**Tarefas:**
1. Pode resumir em duas frases o excerto sobre o Porto?
2. Consegue prosseguir o excerto sobre o Porto a partir da última frase?

**Excerto da página:**
◆ ◆ ◆

Alguém decidiu cobrir o edifício da Câmara do Porto com duas telas colossais onde figuram imagens da rainha de Inglaterra . Parecem as páginas centrais de uma gigantesca revista cor-de-rosa, pousada no cimo da Avenida dos Aliados. Papel de revista sem préstimo nenhum, inútil para acender fogueiras ou embrulhar peixe.

Pessoas desconhecidas em álbuns de família

Manhã de sábado, esplanada da Leitaria. Um guia turístico, vindo dos Leões, aproxima-se, erguendo no ar um guarda-chuva fechado, como um pára-raios a apontar para o céu. Atrás dele, uma palmípede fila de 15 ou 20 turistas. O guia pára junto à esplanada, espera pacientemente que os turistas formem à sua frente um semicírculo perfeito e começa a apresentar a Leitaria: «Fundada em 1920», «há várias gerações que os portuenses amam e frequentam a Leitaria», «a especialidade são os éclairs», «todos os dias produzem mais de 35.000 bolos», «o sucesso levou a casa a expandir-se para outros locais, incluindo o Corte Inglês, em Gaia»… Os turistas tiram fotos à fachada de plástico, às mesas compradas no IKEA, ao preçário com imagens dos bolos, às pessoas que estão sentadas na esplanada. Olho à minha volta. Devo ser o único portuense naquelas fotografias.

Ficção Científica

Ontem, ao fim da tarde, uma nuvem cinzenta desceu fria e lentamente sobre o Porto como um avião colossal. Demos por nós atónitos, à janela, a olhar para o céu. Depois de várias semanas de sol e temperaturas tropicais, a nuvem assemelhou-se a um estranho episódio de ficção científica.

Pesadelo perfumado

Diz-se que viajamos para ver o mundo. Que mundo vêem os turistas que viajam até ao Porto? Que pesadelo perfumado filmaria Kidlat Tahimik na nossa cidade?

O mar

Há uns anos, não era Abril, mas Agosto. Era o mais cruel dos meses. A cidade parecia uma longa e interminável tarde de domingo. As ruas desertas, os cafés fechados. Tudo fechado, excepto as farmácias e os supermercados. Não havia esplanadas. Não havia cinema, muito menos teatro. Os dias arrastavam-se sob o calor. Nas praias, a nortada varria toalhas, guarda-sóis, sacos de plástico — isso não mudou. Agora, a cidade está a rebentar de turistas. Ao fim da tarde, depois do trabalho, descemos até à Baixa no meio da corrente. Na esplanada do Candelabro, observamos distraídos o movimento das vagas. Maré alta e maré baixa, maré alta e maré baixa. Enquanto as gaivotas lançam os seus anzóis de cima dos telhados.

Jacarandás

Foi um Inverno seco. Talvez por isso os jacarandás do Porto estejam tão tristonhos. São muito poucos e este ano quase passam despercebidos. Um jacarandá que nesta altura não se assemelhe a uma estrela rock, exuberante, desmesurada, megalómana, num palco iluminado por mil focos de luz roxa, é uma árvore tão macambúzia como um eucalipto.

Na parede da Capela do Senhor do Olho Vivo, na Rua Antero de Quental, substituíram a centenária caixa de esmolas em ferro por uma coisa de plástico branco. A fé do pároco na solidez do plástico e, sobretudo, na integridade do próximo é muito impressionante. Talvez a tão apregoada crise de fé da Igreja tenha sido manifestamente exagerada.

◆ ◆ ◆

**Linhas guardadas:**

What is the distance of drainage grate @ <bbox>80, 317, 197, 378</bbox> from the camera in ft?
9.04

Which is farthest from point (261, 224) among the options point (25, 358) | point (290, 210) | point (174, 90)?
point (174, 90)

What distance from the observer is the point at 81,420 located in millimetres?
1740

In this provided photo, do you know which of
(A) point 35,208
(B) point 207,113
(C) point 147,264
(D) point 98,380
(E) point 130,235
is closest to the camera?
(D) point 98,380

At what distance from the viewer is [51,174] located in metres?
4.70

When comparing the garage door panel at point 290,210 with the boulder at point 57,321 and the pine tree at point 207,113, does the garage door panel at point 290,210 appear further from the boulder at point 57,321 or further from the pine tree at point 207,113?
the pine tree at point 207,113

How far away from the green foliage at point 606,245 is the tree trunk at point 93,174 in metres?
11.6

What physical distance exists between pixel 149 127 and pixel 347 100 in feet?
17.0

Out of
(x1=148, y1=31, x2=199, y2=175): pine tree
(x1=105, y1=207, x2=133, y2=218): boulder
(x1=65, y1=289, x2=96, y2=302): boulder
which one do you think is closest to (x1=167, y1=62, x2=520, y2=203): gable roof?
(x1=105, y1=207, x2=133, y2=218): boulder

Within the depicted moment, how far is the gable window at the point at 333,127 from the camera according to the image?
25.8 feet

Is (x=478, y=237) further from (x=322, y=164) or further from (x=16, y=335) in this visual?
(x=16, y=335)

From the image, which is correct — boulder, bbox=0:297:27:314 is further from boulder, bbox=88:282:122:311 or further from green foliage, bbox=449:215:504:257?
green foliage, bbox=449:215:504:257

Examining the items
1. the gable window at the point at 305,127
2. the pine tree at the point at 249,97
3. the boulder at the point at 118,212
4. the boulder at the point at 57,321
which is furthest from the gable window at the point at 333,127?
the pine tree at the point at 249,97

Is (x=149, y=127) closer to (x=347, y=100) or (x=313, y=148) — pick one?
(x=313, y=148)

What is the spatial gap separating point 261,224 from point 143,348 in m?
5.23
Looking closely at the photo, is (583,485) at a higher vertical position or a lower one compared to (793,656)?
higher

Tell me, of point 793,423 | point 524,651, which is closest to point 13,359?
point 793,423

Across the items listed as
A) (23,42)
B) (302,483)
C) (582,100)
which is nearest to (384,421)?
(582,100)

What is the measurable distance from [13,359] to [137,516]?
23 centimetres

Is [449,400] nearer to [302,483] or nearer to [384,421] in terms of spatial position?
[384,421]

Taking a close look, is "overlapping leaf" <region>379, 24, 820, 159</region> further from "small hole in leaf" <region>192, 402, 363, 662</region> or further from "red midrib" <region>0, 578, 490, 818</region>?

◆ ◆ ◆

**Resultados:**
1. O excerto descreve cenas do Porto: as telas colossais com imagens da rainha de Inglaterra no edifício da Câmara, um guia que apresenta a Leitaria a turistas que fotografam tudo e uma cidade que antes ficava deserta em Agosto e agora está a rebentar de turistas. Regista também uma nuvem cinzenta depois de semanas de sol, os jacarandás tristonhos após um Inverno seco e a troca da centenária caixa de esmolas em ferro da Capela do Senhor do Olho Vivo por uma coisa de plástico branco.

2.
A linha

Estação da Trindade, fim de tarde. A linha do metro divide os passageiros por classe. No Cais 1, os passageiros que regressam aos condomínios e hotéis da Boavista, Matosinhos, Maia e Vila do Conde: funcionários públicos, professores, estudantes altivos de economia, casais de «turistas seniores», arquitectos vestidos à moda, jovens empreendedores ao telefone. No Cais 2, os passageiros que vivem em Campanhã, Rio Tinto, Gondomar ou Fânzeres: trabalhadores do comércio e da restauração, empregadas domésticas, operários, crianças sozinhas vindas da escola, pensionistas e jogadores de cartas dos bancos de jardim.

Deus está em casa e pode ouvir

Uma mulher e um miúdo pequeno estão sentados nas escadas da Igreja da Lapa, à espera do autocarro. O miúdo brinca com uma máscara cirúrgica. Nisto, um golpe de vento arranca-lhe a máscara da mão e atira-a para longe. O miúdo grita «ai, caralho, a minha máscara» e corre atrás dela. A mãe repreende-o num cerrado sotaque tripeiro: «Não digas asneiras à frente da igreja, grande morcão!»

Uma experiência

Montar um filme a partir das longas sequências de Jeanne Moreau a caminhar pelas ruas de Paris ( Ascenseur Pour l'Echafaud , de Louis Malle) e Milão ( La Notte , de Michelangelo Antonioni), e dar-lhe este título: O Porto segundo Jeanne Moreau .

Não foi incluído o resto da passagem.